アイドリングストップ装置 i-stop(アイ・ストップ)

 商品化を先導したのは、プログラム開発推進本部主査の猿渡健一郎(45歳)。1987年の入社以来、米国オフィス駐在時期を除き、一貫してエンジンの企画・開発を担当してきた。猿渡がアイ・ストップ搭載用のユニークな新開発エンジンを研究所から紹介されたのは05年だった。

 燃料を直接、シリンダー(燃焼室)内に噴射する「直噴」方式のエンジンだ。ここまでは一般的な技術だが、停止後の再起動がスタータモーターを使わず、燃料を噴射するだけでできるという世界でも例のない技術を確立していたのだった。エンジンが停止する際に、ピストンの止まる位置を制御することで、スタータを使わずに素早い再点火を可能にした。

 猿渡に、このエンジンを使ってアイドリングストップ装置の商品化を進める任務が発令されたのは07年初めだった。10%の燃費向上を目標にした開発が本格化したが、この年の秋に猿渡は苦渋の決断を下す。

 スタータなしでの再起動というこのエンジン最大の機能を見送り、再起動にはスタータを使うことにした。燃費性能に問題があったからだった。スタータを使わない場合、再起動に備えて停止前のエンジン回転数を高めにする必要があり、燃料を多めに消費する。燃費改善は8%程度にとどまった。

非難の嵐にさらされた苦渋の決断

 「マジックのようなこの技術を君は捨てるのか」。研究部門からはゴウゴウと非難された。だが「手段が目的となってはならない」と、譲らなかった。商品化過程で「もっとも苦しかった」時期であり、「生来、楽天的」という猿渡だが、ある日娘さんから円形脱毛を発見されたのもこのころだった。

 開発チームには当初からこのエンジンに携わってきたメンバーもおり、落胆は痛いほど分かった。猿渡は、素早く再起動する技術が継承されることや、商品化にはユーザーの違和感や不安感を除去するという大きな仕事が残っていると訴え、メンバーを鼓舞した。

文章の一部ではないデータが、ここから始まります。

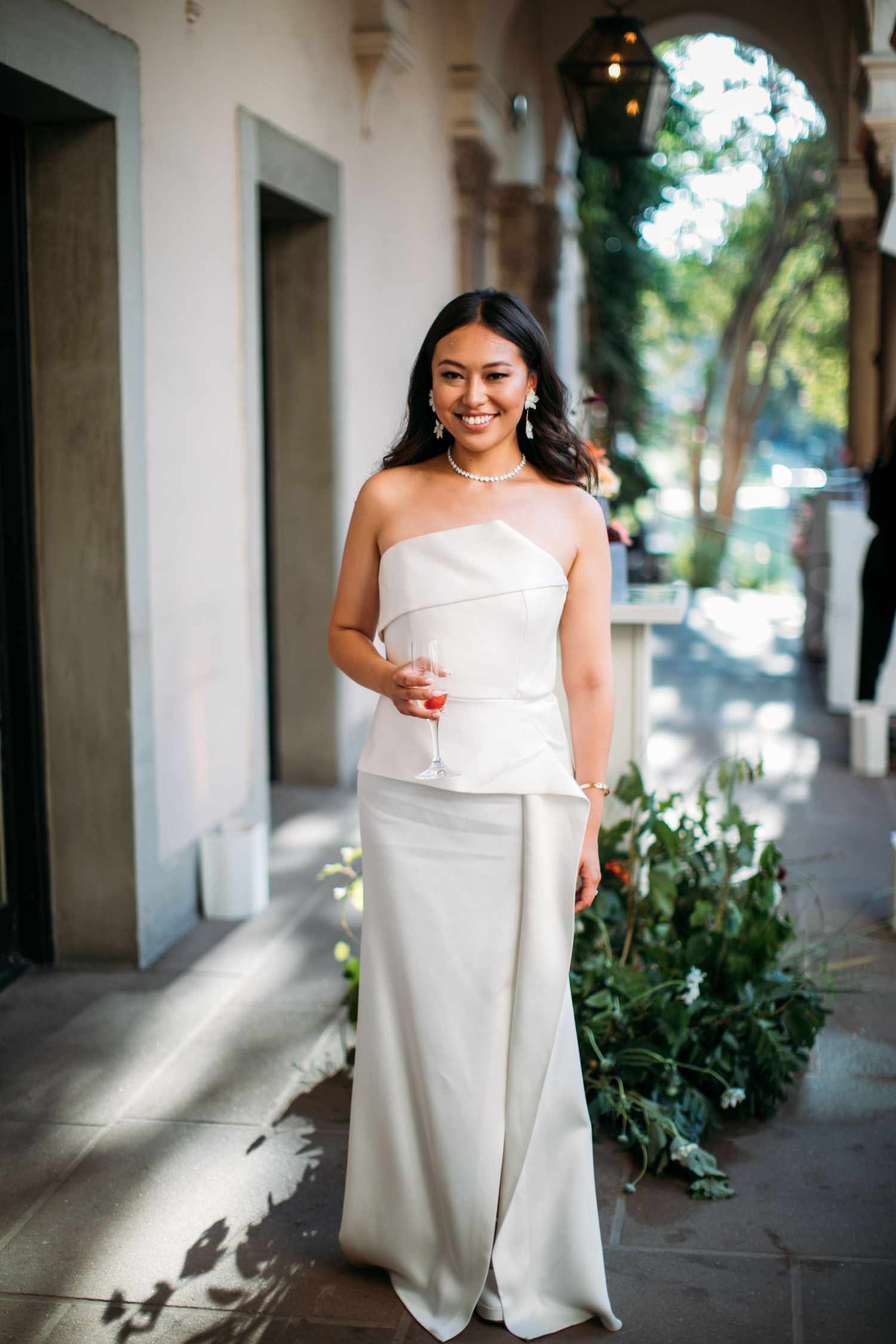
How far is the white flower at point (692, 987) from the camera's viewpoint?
342 cm

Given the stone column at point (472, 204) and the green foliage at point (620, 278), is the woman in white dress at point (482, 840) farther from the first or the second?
the green foliage at point (620, 278)

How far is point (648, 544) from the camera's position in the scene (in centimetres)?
1523

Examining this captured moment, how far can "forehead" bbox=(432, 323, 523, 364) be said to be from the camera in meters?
2.46

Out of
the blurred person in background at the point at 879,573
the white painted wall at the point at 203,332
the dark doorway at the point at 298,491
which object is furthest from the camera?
the dark doorway at the point at 298,491

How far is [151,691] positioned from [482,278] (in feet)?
20.2

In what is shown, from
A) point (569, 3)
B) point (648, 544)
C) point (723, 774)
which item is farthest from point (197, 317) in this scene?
point (648, 544)

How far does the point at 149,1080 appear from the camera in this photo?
12.1ft

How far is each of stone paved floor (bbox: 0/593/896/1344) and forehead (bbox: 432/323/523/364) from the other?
1.75 meters

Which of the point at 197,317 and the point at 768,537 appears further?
the point at 768,537

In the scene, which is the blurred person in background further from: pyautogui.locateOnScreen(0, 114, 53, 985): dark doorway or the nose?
the nose

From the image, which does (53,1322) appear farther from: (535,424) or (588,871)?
(535,424)

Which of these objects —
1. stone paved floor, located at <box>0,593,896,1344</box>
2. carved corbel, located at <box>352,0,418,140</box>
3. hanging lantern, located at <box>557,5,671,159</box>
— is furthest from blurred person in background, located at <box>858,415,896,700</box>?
carved corbel, located at <box>352,0,418,140</box>

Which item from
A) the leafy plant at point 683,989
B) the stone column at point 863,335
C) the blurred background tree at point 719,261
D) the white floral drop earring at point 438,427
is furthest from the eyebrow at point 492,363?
the blurred background tree at point 719,261

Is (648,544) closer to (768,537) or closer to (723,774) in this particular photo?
(768,537)
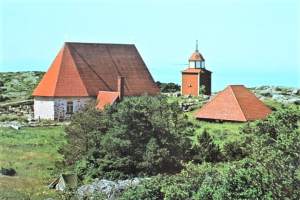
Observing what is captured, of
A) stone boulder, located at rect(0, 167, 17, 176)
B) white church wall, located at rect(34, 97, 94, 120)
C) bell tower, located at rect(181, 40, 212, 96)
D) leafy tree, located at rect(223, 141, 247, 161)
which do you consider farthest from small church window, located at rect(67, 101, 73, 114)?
leafy tree, located at rect(223, 141, 247, 161)

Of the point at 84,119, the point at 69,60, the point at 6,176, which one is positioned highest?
the point at 69,60

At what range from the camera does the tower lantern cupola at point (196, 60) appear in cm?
4762

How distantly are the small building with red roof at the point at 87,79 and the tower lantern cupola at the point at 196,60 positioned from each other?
3894mm

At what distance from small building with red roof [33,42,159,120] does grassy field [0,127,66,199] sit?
480 cm

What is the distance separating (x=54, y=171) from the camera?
25891mm

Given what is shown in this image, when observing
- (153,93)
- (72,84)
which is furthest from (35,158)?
(153,93)

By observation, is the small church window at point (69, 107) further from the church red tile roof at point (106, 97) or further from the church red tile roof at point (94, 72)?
the church red tile roof at point (106, 97)

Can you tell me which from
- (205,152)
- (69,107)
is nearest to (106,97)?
(69,107)

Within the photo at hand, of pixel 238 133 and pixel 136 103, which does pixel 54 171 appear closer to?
pixel 136 103

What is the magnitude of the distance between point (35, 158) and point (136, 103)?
4.96 m

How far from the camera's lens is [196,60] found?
1876 inches

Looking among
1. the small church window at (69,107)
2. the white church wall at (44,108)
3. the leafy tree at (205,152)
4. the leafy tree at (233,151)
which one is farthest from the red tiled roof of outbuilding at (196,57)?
the leafy tree at (233,151)

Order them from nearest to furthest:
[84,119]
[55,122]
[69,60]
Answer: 1. [84,119]
2. [55,122]
3. [69,60]

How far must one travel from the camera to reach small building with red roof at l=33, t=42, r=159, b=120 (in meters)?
40.9
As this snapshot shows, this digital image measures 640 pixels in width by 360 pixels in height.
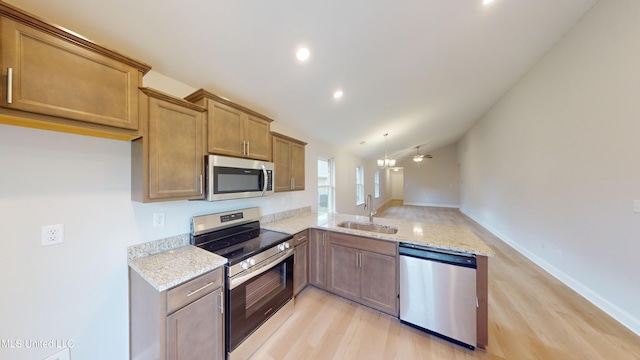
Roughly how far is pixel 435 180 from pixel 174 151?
11.1 m

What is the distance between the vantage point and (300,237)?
2438mm

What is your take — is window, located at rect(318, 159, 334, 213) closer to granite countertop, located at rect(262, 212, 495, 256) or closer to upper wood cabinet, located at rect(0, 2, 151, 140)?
granite countertop, located at rect(262, 212, 495, 256)

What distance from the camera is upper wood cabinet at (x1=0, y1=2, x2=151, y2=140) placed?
2.92 ft

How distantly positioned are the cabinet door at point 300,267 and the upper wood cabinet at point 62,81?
6.33ft

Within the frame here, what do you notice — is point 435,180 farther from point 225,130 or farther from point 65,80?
point 65,80

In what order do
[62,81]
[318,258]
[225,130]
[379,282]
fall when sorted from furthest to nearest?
1. [318,258]
2. [379,282]
3. [225,130]
4. [62,81]

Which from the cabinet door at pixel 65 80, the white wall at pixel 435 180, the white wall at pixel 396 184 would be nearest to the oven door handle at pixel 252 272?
the cabinet door at pixel 65 80

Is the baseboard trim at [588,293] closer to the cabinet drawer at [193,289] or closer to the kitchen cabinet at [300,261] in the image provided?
the kitchen cabinet at [300,261]

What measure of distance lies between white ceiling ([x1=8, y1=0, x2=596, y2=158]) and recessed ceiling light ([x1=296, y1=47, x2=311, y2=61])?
0.05 m

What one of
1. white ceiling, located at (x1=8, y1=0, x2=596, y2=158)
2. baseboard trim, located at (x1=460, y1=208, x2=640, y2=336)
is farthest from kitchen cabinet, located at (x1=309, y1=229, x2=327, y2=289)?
baseboard trim, located at (x1=460, y1=208, x2=640, y2=336)

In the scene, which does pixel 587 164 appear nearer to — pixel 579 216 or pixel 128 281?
pixel 579 216

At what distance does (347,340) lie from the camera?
1.85m

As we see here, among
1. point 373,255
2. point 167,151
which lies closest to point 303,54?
point 167,151

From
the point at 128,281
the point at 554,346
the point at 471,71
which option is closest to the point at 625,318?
the point at 554,346
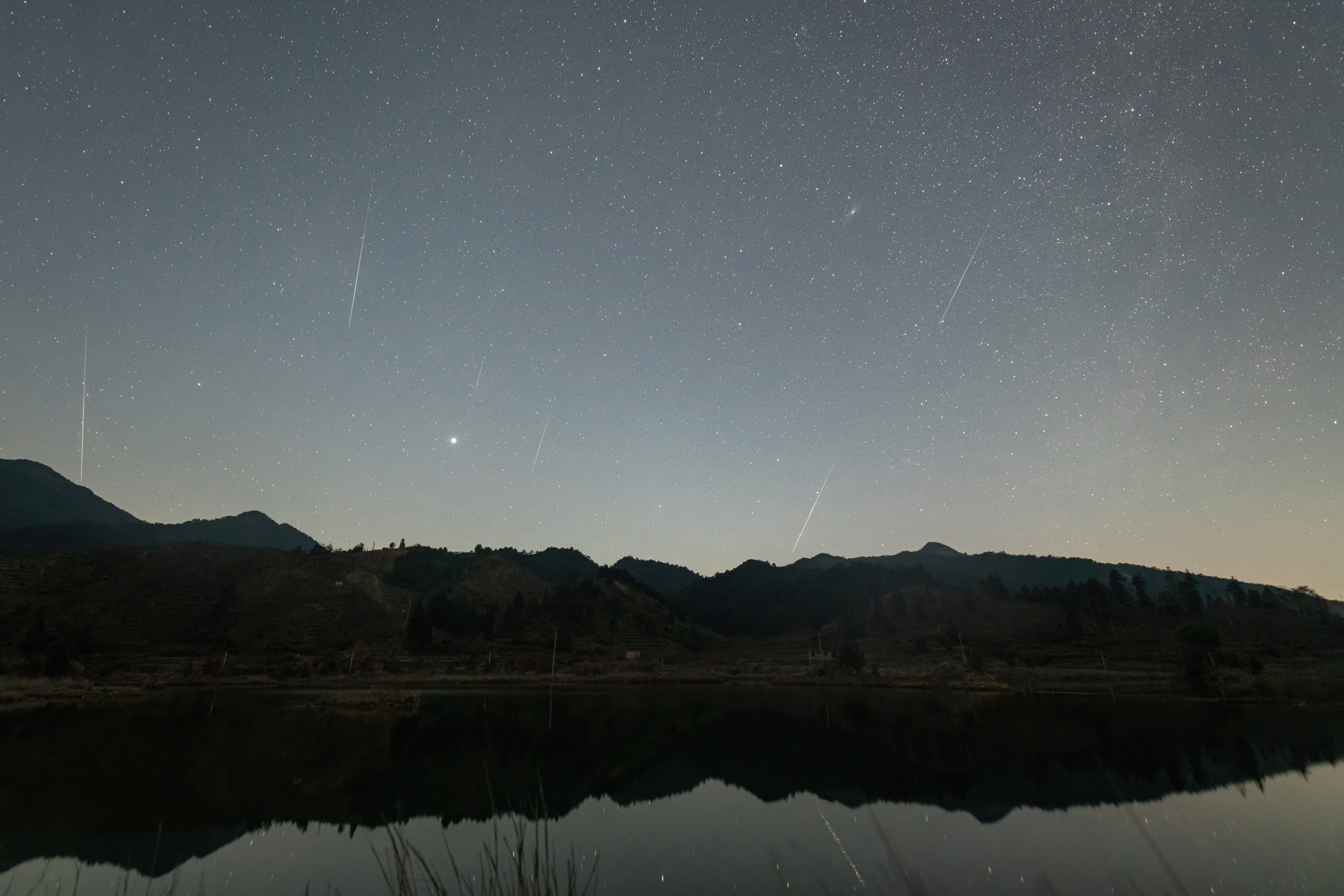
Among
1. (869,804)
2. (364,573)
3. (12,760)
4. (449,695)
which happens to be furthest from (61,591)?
(869,804)

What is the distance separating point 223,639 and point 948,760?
12117cm

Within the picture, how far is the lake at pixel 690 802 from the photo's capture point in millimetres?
14000

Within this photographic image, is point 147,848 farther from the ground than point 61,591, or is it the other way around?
point 61,591

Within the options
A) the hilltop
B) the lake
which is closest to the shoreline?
the hilltop

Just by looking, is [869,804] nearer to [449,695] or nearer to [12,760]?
[12,760]

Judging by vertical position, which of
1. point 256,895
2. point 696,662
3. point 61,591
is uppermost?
point 61,591

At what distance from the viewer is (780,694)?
6919 centimetres

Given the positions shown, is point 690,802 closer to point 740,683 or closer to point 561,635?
point 740,683

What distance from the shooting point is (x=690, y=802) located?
2141 cm

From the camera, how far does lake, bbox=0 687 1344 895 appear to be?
1400 centimetres

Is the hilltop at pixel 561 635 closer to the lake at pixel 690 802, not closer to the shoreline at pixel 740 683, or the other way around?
the shoreline at pixel 740 683

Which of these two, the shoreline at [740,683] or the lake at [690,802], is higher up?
the lake at [690,802]

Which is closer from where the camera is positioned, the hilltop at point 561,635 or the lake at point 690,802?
the lake at point 690,802

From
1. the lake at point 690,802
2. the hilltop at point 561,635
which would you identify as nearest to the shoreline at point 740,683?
the hilltop at point 561,635
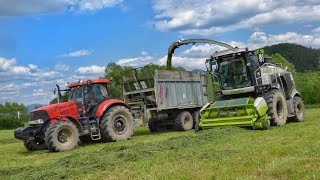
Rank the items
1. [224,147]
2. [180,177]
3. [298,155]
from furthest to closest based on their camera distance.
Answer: [224,147], [298,155], [180,177]

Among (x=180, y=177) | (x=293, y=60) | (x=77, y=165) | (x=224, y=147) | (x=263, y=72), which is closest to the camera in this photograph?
(x=180, y=177)

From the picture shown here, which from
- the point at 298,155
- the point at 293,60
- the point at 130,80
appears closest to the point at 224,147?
the point at 298,155

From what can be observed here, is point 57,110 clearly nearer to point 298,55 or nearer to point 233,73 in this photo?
point 233,73

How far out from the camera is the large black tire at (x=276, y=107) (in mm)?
14430

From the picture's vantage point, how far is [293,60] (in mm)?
107250

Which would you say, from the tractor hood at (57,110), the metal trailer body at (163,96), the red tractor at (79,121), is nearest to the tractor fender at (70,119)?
the red tractor at (79,121)

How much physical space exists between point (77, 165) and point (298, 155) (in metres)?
4.32

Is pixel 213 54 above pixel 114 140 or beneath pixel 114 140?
above

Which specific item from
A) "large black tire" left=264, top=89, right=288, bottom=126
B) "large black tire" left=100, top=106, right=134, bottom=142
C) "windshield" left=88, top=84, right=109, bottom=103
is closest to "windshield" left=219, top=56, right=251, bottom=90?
"large black tire" left=264, top=89, right=288, bottom=126

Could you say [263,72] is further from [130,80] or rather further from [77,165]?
[77,165]

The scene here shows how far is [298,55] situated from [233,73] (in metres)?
98.7

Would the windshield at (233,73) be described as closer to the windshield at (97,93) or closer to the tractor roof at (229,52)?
the tractor roof at (229,52)

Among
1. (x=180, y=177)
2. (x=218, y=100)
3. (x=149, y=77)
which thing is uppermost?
A: (x=149, y=77)

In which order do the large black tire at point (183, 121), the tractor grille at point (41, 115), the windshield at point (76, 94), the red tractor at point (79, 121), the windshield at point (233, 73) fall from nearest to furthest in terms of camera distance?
the red tractor at point (79, 121), the tractor grille at point (41, 115), the windshield at point (76, 94), the windshield at point (233, 73), the large black tire at point (183, 121)
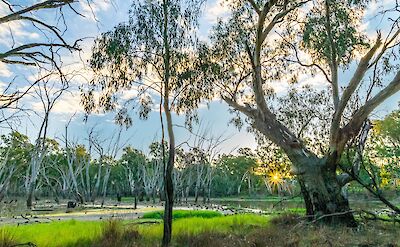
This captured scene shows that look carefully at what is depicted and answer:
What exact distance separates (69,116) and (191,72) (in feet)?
76.0

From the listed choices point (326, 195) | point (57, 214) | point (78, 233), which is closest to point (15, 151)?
point (57, 214)

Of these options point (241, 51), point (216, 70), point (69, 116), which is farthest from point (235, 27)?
point (69, 116)

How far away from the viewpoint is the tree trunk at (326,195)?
34.5 ft

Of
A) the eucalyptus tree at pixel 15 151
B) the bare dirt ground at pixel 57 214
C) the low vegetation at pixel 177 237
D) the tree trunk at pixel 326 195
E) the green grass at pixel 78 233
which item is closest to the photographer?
the low vegetation at pixel 177 237

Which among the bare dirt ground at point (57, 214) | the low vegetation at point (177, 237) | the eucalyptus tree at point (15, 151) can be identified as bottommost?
the low vegetation at point (177, 237)

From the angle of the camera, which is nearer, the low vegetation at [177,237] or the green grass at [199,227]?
the low vegetation at [177,237]

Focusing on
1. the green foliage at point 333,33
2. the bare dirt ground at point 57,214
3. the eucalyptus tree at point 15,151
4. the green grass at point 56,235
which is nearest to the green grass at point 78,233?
the green grass at point 56,235

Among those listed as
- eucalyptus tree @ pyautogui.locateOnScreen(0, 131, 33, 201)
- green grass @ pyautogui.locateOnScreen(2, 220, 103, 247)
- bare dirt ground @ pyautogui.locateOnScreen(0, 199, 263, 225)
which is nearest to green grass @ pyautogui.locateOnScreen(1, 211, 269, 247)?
green grass @ pyautogui.locateOnScreen(2, 220, 103, 247)

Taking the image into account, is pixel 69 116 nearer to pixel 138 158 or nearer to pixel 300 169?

08年5月には正式に商品化が承認されたが、1年後の量産化が迫っており、最終的な熟成化には実質半年を残すのみだった。猿渡はここで、アイ・ストップの商品化に全社を巻き込む作戦に出た。「燃費改善はエンジン屋の仕事」という風潮のなか、これまでになかった技術を短期間で熟成するには、工数不足の問題だけでなく「さまざまなユーザーの視点が不可欠だった」からだ。